Recipients of the Brody Family Fellowship grant expand their scope outside of the classroom


Each year, a Hill faculty member receives The Brody Family Fellowship—a grant established and funded by Hill alum Daniel M. Brody ’69 and his wife Nancy, parents of Douglas R. Brody ’02. The teacher chosen for this fellowship receives the grant money to fund a trip, which they have the flexibility of choosing, that will help enrich them in the subjects that they teach.  

In 2019, Matthew Gettings, senior master of mathematics, was awarded the Brody Family Fellowship, but complications due to COVID-19 prevented him from traveling during the summer of 2020. This summer, as some COVID-19 restrictions were lifted, he finally experienced his trip.  

Gettings traveled to Greece for a total of two-and-a-half weeks, where he visited Athens and Crete, seeing different museums and architecture. In order to get the most out of his trip, he focused on “the big three E’s Educational, Enriching, and Enjoyable.” This way, it felt to him not only an educational trip, but also an enriching and enjoyable vacation. Gettings said that the most impressive part about his trip “was hiking the entire Samaria Gorge, the largest gorge in Europe, because the views were so special.”  

“What I takes away from my trip to Greece is that I’ll be able to put some of the mathematics I teach in context and history,” Gettings states. He continued with how this trip sparked his curiosity, compelling him to want to learn more about the ancestors of academia, and described his trip as an “extremely humbling and such an amazing experience.” 

In the Spring of 2021, Christopher DeLucia, department chair for world languages, was awarded the same prestigious award. His original grant trip for the fellowship was “Sacred Mountains of Asia,” but since that area was not open for the summer of 2022, he changed it to Europe.  

“I felt I needed to learn more about languages I don’t teach, and having visited France in the past, I decided to spend two weeks each in Spain and Morocco,” DeLucia stated in an email. For him to get the most out of his trip, he wanted to focus on the main areas of what he teaches, as well as his personal interests: language, culture, religion, and history mixed with physical challenge.   
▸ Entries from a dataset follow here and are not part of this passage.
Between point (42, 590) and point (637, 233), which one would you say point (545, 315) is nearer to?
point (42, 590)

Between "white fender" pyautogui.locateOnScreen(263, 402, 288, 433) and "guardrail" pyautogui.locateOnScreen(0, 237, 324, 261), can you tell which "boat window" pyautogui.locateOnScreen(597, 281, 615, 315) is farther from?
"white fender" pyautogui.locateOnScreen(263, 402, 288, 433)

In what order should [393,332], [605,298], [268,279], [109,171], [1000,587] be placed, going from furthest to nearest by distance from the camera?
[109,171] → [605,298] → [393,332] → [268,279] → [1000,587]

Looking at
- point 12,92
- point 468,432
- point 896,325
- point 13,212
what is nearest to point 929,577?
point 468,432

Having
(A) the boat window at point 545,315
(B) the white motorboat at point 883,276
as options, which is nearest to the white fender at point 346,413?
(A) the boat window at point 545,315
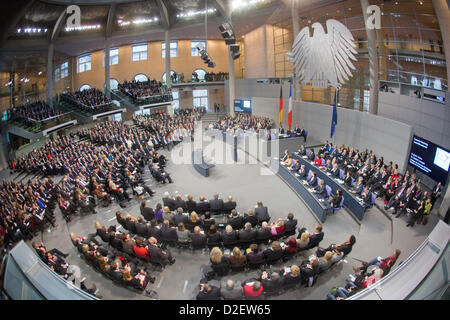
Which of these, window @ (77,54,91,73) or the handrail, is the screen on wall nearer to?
the handrail

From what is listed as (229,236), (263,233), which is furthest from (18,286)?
(263,233)

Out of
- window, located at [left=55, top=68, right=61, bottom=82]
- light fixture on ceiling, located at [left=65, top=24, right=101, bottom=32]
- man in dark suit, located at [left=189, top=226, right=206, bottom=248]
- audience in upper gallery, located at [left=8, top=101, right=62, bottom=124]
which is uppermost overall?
light fixture on ceiling, located at [left=65, top=24, right=101, bottom=32]

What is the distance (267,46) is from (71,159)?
18822 millimetres

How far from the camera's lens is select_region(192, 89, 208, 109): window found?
35.6 meters

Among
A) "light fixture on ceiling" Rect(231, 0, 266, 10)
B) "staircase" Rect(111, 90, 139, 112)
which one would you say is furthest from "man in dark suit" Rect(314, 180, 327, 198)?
"staircase" Rect(111, 90, 139, 112)

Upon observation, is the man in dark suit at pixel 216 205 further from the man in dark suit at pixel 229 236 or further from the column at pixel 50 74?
the column at pixel 50 74

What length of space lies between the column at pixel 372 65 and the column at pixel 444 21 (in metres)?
2.91

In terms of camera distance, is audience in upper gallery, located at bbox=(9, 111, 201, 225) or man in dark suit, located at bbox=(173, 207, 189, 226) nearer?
man in dark suit, located at bbox=(173, 207, 189, 226)

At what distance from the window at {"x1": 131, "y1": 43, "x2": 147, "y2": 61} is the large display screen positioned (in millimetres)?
13903

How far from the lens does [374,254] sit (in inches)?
284

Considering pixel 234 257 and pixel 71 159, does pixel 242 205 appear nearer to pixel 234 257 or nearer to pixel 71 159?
pixel 234 257

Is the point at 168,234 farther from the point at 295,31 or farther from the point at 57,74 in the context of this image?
the point at 57,74

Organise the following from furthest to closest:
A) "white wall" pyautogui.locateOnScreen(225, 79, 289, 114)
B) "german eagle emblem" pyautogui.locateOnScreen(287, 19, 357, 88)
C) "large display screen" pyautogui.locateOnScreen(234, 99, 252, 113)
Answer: "large display screen" pyautogui.locateOnScreen(234, 99, 252, 113) < "white wall" pyautogui.locateOnScreen(225, 79, 289, 114) < "german eagle emblem" pyautogui.locateOnScreen(287, 19, 357, 88)

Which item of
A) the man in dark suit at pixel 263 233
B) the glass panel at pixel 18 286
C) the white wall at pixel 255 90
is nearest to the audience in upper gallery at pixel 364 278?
the man in dark suit at pixel 263 233
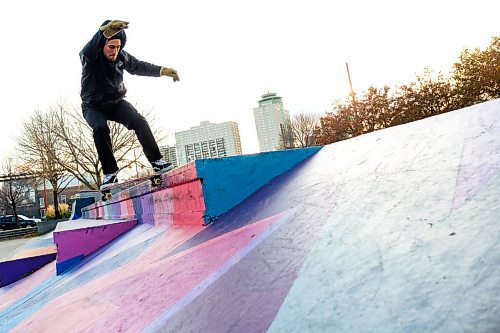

DeLucia’s first stop was Morocco. Before he arrived, he learned that Yassine Benzinane, former instructor of world languages, was traveling there as well. Benzinane invited DeLucia to join him on his trip. While in Morroco, DeLucia learned a bit of Arabic, was able to do things tourists normally do not do such as staying in the Riads, which is a traditional home with a courtyard, and got caught in a sandstorm. “By traveling with Mr. Benzinane, who was extremely knowledgeable and energetic, we did a tremendous amount in a short time, which gave me time to visit Greece as well,” DeLucia explained in an email. 

After Morocco, DeLucia flew to Spain. He knew he could not see all of Spain, so he chose Southern Spain and the Andalucia region. “As I focused on Spain, there was a tremendous amount of Moorish culture and architecture, so I continued to learn much about the Islamic history as well,” DeLucia explained. Additionally, DeLucia picked up some Spanish phrases, which has helped him to now have more of an understanding and appreciation of the language.  

Like Gettings, DeLucia traveled to Greece. After climbing Mt. Olympus, the mythological home of Zeus and the gods, he visited Athens and Delphi. “Greece was about history. I love that area and hope to go back,” DeLucia stated in an email.  

Gettings and DeLucia both shared that they each gained immense knowledge about the diverse cultures, religions, and histories of the countries they visited. DeLucia stated that this newfound knowledge and perspective is something “our students need to learn about.”